++++ MATERIAL ++++
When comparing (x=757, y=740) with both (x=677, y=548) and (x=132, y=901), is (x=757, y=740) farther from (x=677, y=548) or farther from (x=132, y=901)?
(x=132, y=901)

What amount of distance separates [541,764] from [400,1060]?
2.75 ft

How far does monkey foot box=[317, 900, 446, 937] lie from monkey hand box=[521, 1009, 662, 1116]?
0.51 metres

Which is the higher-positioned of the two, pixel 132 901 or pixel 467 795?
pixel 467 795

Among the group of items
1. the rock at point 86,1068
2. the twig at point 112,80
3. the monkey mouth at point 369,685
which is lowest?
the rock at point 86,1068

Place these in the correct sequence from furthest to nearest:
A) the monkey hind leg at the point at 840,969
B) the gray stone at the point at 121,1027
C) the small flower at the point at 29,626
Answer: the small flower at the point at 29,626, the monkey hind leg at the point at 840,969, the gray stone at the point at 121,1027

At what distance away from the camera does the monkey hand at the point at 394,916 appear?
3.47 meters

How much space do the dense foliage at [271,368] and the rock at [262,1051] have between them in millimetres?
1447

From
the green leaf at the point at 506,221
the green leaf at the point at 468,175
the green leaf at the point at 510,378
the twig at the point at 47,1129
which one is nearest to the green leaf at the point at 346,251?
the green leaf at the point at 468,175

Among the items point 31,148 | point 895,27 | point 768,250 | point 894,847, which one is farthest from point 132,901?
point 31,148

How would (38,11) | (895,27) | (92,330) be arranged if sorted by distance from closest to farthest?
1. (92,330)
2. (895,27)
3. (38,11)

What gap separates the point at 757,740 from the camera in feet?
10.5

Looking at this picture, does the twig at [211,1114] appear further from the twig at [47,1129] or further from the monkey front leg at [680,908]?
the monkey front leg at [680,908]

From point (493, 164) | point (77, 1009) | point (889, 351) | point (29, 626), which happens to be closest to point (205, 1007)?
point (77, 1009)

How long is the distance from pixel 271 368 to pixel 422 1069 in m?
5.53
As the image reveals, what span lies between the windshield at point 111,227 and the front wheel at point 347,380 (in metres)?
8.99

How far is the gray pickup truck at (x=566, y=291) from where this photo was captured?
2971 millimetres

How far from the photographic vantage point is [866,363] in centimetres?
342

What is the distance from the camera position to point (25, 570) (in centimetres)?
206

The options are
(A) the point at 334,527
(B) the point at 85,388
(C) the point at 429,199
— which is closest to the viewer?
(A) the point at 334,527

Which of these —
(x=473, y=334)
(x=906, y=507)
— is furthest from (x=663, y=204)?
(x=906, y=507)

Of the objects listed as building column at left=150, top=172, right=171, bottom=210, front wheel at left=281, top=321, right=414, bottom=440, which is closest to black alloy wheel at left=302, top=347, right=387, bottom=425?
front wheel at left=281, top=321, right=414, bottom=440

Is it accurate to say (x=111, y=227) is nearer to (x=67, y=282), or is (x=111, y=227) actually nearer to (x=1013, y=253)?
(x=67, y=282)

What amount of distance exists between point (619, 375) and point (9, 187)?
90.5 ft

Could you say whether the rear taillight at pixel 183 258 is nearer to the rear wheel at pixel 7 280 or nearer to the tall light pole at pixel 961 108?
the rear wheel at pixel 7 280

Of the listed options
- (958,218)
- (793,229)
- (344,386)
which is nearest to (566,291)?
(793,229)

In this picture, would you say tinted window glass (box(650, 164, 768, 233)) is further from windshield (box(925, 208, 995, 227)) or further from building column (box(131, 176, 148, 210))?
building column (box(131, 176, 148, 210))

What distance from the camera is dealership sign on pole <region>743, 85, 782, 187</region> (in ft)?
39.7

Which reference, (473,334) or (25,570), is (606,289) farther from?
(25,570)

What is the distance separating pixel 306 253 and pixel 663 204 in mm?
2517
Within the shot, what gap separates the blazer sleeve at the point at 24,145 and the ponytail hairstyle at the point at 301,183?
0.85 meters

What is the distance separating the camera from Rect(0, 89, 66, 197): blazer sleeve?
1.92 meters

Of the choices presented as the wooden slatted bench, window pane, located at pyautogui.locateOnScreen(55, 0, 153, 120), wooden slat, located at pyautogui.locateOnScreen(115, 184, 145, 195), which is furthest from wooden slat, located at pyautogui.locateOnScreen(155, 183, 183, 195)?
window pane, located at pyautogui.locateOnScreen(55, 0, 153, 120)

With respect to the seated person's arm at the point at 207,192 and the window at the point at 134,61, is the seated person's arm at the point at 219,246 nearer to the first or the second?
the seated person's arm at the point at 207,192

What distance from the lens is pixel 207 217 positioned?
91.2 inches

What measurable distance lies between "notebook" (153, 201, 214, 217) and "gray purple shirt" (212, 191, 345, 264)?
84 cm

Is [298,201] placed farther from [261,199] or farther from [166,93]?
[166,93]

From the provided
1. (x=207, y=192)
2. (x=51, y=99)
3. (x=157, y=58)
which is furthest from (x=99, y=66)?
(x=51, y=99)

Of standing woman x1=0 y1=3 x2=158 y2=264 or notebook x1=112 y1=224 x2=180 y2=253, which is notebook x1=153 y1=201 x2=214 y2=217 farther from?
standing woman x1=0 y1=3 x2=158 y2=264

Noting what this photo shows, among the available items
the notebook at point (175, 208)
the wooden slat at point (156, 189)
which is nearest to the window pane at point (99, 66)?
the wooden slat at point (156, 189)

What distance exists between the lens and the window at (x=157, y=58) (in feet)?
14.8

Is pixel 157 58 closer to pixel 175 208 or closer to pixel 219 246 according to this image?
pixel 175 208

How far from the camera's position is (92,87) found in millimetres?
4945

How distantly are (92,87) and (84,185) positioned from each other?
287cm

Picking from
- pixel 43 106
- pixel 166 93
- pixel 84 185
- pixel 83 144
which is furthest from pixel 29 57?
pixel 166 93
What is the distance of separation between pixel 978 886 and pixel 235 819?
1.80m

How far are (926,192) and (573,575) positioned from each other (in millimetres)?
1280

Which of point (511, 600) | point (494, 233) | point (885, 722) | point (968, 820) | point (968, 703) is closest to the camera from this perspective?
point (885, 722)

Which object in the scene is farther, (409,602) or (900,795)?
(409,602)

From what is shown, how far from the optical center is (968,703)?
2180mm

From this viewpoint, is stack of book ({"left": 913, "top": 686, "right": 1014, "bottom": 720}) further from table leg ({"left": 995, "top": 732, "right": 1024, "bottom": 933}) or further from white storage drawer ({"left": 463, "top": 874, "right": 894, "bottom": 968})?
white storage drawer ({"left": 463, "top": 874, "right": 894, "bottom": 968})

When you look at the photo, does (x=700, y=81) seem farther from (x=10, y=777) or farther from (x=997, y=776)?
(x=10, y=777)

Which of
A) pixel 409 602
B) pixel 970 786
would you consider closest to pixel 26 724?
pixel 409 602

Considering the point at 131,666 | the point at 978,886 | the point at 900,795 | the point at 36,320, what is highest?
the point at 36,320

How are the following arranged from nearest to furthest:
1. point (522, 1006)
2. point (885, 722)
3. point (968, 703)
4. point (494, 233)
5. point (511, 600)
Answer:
++++
### [WHAT NEEDS TO BE DONE]
Repeat the line containing "Which object in" and all subsequent lines through the final line of the data, exactly and with no others.

### [RESPONSE BELOW]
Which object in the scene is farther, (409,602) or (900,795)?
(409,602)

From what is shown, how far from the optical center is (968,703)?
2180mm

From this viewpoint, is stack of book ({"left": 913, "top": 686, "right": 1014, "bottom": 720}) further from table leg ({"left": 995, "top": 732, "right": 1024, "bottom": 933}) or further from white storage drawer ({"left": 463, "top": 874, "right": 894, "bottom": 968})?
white storage drawer ({"left": 463, "top": 874, "right": 894, "bottom": 968})

When you look at the photo, does (x=700, y=81) seem farther from (x=10, y=777) or farther from (x=997, y=776)?
(x=10, y=777)

Which of
A) pixel 409 602
B) pixel 970 786
would you consider closest to pixel 26 724?
pixel 409 602

Considering the point at 131,666 | the point at 978,886 | the point at 900,795 | the point at 36,320, what is highest?
the point at 36,320

How are the following arranged from nearest to furthest:
1. point (522, 1006)
2. point (885, 722)
3. point (968, 703)
4. point (494, 233)
5. point (511, 600)
Answer:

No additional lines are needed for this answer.